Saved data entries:

▬▬▬▬▬▬▬▬▬▬

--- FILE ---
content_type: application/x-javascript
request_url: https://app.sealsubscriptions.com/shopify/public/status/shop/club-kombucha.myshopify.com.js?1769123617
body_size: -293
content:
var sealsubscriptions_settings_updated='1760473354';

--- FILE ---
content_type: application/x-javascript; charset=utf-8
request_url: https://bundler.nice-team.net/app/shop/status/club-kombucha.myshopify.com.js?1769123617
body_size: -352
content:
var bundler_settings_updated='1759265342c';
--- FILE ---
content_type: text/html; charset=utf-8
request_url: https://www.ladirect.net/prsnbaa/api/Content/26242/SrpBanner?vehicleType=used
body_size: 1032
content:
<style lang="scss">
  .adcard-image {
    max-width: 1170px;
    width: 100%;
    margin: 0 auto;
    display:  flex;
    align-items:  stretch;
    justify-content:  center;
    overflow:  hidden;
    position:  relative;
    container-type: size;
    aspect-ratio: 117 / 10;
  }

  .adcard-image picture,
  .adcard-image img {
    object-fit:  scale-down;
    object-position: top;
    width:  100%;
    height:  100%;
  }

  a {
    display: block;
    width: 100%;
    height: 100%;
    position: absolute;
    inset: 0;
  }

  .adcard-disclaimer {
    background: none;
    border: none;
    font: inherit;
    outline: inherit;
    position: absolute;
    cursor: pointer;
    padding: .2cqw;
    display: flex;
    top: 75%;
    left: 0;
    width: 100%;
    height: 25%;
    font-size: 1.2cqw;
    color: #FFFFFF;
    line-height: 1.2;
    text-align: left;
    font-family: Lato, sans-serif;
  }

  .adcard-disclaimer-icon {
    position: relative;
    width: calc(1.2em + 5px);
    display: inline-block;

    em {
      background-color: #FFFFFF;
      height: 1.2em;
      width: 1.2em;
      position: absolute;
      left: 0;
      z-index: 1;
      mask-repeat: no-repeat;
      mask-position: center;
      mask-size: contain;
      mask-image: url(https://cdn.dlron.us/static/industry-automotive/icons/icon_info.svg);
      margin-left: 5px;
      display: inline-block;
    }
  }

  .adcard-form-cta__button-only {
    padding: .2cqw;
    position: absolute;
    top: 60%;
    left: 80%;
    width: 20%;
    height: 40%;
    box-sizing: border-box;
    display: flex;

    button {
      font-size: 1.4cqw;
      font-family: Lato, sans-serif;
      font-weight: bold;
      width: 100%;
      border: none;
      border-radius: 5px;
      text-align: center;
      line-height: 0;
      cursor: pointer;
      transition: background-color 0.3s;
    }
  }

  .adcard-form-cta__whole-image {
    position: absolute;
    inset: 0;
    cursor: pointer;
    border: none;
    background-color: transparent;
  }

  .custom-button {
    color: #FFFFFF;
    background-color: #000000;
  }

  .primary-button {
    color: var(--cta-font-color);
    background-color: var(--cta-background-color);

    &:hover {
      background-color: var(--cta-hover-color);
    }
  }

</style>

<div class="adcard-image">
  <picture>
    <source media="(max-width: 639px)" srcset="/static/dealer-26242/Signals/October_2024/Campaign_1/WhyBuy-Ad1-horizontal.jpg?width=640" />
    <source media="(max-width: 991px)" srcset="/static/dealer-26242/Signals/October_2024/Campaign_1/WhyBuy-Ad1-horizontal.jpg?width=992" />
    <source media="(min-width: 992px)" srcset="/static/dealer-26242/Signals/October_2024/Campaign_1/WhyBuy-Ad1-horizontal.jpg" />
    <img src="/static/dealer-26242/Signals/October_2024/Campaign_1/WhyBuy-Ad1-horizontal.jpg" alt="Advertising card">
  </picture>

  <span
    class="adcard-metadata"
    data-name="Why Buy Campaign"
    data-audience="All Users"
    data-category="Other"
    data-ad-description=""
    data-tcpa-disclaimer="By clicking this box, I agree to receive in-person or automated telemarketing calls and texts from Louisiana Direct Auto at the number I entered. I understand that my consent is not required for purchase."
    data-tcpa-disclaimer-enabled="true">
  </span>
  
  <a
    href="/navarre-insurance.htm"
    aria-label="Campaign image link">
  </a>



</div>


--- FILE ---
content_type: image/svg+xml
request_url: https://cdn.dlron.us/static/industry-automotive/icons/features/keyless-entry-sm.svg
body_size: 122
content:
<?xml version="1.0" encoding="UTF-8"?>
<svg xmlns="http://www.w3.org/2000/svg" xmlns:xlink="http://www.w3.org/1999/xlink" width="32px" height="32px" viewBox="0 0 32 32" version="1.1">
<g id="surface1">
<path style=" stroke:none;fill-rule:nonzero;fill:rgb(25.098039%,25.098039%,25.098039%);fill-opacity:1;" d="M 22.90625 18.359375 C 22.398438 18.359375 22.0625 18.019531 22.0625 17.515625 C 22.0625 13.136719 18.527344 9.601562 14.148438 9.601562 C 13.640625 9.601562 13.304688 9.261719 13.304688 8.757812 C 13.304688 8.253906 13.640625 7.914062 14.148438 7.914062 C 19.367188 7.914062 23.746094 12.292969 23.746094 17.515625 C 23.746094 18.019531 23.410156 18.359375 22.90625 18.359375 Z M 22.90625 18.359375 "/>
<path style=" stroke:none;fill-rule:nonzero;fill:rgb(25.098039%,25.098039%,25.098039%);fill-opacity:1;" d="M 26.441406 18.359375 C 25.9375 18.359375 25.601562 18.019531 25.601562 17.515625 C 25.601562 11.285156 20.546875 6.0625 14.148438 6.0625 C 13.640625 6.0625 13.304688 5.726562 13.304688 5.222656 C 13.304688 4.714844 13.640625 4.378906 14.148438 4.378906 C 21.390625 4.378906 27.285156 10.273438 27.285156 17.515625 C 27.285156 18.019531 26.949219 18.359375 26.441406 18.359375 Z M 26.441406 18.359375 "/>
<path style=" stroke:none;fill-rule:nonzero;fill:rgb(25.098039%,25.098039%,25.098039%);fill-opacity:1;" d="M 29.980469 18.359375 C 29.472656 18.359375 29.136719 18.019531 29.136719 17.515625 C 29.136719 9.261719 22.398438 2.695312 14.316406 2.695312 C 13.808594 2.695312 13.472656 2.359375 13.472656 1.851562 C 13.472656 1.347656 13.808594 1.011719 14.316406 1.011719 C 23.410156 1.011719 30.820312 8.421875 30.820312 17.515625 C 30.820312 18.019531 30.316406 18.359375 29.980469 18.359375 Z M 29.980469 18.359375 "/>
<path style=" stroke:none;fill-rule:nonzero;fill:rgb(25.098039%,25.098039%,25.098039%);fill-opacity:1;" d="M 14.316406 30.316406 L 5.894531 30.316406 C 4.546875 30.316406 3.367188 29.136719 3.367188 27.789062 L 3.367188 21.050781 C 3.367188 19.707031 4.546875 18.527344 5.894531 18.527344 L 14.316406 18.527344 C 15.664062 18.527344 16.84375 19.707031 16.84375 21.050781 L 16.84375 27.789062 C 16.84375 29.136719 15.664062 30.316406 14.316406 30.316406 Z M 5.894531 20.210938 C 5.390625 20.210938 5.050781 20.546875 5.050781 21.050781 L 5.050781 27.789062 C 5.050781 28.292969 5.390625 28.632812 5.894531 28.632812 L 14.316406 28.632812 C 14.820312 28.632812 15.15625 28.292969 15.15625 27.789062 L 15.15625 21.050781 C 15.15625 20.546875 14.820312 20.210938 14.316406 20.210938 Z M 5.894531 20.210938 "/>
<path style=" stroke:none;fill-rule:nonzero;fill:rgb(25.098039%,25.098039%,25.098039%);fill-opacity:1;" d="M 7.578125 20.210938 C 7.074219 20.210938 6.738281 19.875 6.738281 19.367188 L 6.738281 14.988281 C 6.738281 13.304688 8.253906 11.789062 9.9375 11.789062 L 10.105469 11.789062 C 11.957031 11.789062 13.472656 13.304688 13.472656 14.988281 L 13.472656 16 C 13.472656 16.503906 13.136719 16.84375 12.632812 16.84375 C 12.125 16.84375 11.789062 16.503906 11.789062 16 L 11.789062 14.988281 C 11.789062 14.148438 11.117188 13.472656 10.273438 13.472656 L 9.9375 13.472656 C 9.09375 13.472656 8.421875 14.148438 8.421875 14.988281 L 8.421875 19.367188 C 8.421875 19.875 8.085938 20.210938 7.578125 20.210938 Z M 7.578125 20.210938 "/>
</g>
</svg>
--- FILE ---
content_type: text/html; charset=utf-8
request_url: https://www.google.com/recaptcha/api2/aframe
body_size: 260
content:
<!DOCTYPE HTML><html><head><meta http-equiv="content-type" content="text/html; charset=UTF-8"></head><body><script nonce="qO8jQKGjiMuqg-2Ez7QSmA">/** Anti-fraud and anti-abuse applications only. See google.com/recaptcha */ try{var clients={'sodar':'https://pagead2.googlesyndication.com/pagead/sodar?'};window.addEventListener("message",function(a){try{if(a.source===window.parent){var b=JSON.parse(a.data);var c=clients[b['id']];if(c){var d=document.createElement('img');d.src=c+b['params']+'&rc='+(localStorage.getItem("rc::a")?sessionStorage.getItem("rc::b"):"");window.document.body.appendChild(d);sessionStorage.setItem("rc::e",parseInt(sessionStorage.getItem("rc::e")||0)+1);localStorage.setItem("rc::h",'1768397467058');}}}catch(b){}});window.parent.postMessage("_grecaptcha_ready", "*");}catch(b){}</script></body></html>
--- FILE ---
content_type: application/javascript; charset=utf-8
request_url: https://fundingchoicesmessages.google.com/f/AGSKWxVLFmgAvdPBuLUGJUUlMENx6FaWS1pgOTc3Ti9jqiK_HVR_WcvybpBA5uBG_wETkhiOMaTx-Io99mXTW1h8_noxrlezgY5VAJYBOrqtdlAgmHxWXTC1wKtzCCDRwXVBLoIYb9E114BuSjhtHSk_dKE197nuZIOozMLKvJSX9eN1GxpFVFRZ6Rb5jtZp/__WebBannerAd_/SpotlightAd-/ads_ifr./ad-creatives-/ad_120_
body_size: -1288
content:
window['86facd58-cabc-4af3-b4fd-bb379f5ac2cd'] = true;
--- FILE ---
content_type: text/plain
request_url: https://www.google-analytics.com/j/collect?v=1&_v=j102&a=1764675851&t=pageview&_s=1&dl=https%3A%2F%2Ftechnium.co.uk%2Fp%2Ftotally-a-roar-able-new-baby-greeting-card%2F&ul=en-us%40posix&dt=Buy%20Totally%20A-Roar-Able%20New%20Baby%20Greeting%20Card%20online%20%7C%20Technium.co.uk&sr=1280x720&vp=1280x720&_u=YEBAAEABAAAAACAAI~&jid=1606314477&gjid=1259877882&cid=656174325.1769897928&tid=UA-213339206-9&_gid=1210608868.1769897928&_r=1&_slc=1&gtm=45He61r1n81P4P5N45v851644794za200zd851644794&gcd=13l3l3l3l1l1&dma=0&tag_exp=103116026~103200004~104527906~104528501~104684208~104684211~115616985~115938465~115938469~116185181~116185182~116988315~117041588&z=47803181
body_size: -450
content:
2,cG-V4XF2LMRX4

▬▬▬▬▬▬▬▬▬▬

◆ **Task**: Tally each line above that includes "Lato". Reply with the total only.

◆ **Output of the exercise**: 2